# Spinning reel vs. baitcasting reel



## rapalahunter (Oct 13, 2007)

I'm in the market for a new reel. Right now I have a quantum energy pti10. It does the job well, but its too small for some of my latest fishing interests. 

I was almost decided on getting one of its bigger brothers since I've loved that reel. But, then I started thinking about getting a baitcasting reel because its main purpose would be bigger crankbaits like the pointer 100 and also targeting bigger fish. 

I know spinning reels can land some big boys. I've landed Mahi mahi on spinning gear. I was just wondering some opinions on spinning vs. baitcasting reels that might help me with my decision.

Thanks.


----------



## cajun1977 (Dec 8, 2007)

if youve never used a baitcaster id suggest getting with some one who has one to let you try. they take alot of practice to get used to it and a cheap baitcaster will give you alot of problems unlike a spinning reel. im in south ogden and would be happy to give you a lesson if your ever in the area


----------



## FC2Tuber (Oct 26, 2007)

cajun1977 said:


> if youve never used a baitcaster id suggest getting with some one who has one to let you try. they take alot of practice to get used to it and a cheap baitcaster will give you alot of problems unlike a spinning reel. im in south ogden and would be happy to give you a lesson if your ever in the area


+1 to that.

Once you get it down though, you won't be dissapointed.


----------



## FC2Tuber (Oct 26, 2007)

fatbass said:


> I've never liked that whole "cast with the right hand and switch the rod to the left hand" thing with baitcasters. I do like baitcasters for trolling though.

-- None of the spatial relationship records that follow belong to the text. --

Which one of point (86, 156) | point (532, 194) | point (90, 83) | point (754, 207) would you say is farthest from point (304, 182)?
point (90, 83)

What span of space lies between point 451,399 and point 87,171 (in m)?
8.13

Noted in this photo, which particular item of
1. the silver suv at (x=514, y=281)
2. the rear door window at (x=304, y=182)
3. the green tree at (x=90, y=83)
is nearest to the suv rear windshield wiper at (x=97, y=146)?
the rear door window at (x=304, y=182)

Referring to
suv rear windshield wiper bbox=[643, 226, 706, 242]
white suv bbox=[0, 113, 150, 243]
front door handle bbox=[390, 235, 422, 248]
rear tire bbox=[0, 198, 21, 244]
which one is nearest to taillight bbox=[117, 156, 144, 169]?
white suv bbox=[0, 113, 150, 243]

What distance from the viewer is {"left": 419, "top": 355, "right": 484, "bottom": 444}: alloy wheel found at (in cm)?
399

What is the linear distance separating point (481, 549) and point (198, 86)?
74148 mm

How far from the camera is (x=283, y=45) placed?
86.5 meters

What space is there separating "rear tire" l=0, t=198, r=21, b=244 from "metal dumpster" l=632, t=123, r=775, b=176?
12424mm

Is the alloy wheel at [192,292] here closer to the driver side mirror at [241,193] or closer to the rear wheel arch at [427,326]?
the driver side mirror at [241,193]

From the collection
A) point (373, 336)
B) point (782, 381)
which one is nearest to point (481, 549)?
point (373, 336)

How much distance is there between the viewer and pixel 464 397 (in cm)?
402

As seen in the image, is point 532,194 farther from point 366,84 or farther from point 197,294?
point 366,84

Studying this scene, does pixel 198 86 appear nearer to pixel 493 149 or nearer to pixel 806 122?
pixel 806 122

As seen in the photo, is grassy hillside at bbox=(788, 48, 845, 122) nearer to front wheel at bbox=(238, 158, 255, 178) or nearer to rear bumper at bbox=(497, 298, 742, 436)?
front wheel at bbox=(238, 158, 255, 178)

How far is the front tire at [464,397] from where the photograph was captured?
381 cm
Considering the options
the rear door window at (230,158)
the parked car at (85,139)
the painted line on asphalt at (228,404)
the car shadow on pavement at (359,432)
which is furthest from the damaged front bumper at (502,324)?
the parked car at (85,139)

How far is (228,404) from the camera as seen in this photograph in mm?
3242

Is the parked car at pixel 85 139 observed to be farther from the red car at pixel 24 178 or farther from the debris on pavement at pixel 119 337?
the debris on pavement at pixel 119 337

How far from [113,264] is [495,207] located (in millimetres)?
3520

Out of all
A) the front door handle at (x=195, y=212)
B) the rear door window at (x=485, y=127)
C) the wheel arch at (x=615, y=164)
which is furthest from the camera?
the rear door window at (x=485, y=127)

Get a left handed baitcaster reel.


----------



## rapalahunter (Oct 13, 2007)

Thanks for the offer on the lesson cajun. I don't make it that far north very often... but if I do  

For those of you that do baitcast, what model reels do you like. I know the cheap ones are gonna give me tons of trouble, so I will probably be saving up for a little while before my purchase.

Thanks again.


----------



## tcb (Sep 26, 2007)

I've always had good luck with the simple Abu Garcia reels- relatively inexpensive, but very reliable.


----------



## SlapShot (Sep 25, 2007)

When it comes to certain lures a baitcaster is the way to go. When I throw crankbaits and spinnerbaits all I use is casting tackle. Definitely borrow a rod and baitcast reel so you can get used to it...and get a left-hand retrieve baitcaster. As far as brand, I use Shimano Curados and Calcutta's. I also have a couple of Daiwa reels I like. They were all purchase on Ebay, brand new, but I didn't pay anywhere near retail.

Good Luck

HockeyMan


----------



## jahan (Sep 7, 2007)

fatbass said:


> I've never liked that whole "cast with the right hand and switch the rod to the left hand" thing with baitcasters. I do like baitcasters for trolling though.


+1


----------



## Riverrat77 (Sep 7, 2007)

I had a Pfleuger baitcaster once... the red one(?). It was nice and smooth and I could actually work it well enough to minimize backlashes (everyone gets them though and they suck). Although it was new and I only caught a few fish with it.... I still liked my spinning gear, have caught tons of fish big and little with it and have no reason to change. I'd agree with some of these guys, get with somebody that has one, try it out (especially the backlash part) to see if thats something you want to deal with alot while you're learning to use one and then make your choice. For trolling, they do seem to be really solid and I actually preferred one of the trolling reels over my larger spinning reels up at Strawberry. Good luck... and it actually is like anything else, with enough practice, I'm sure you'd learn to love it and be really really good with it.


----------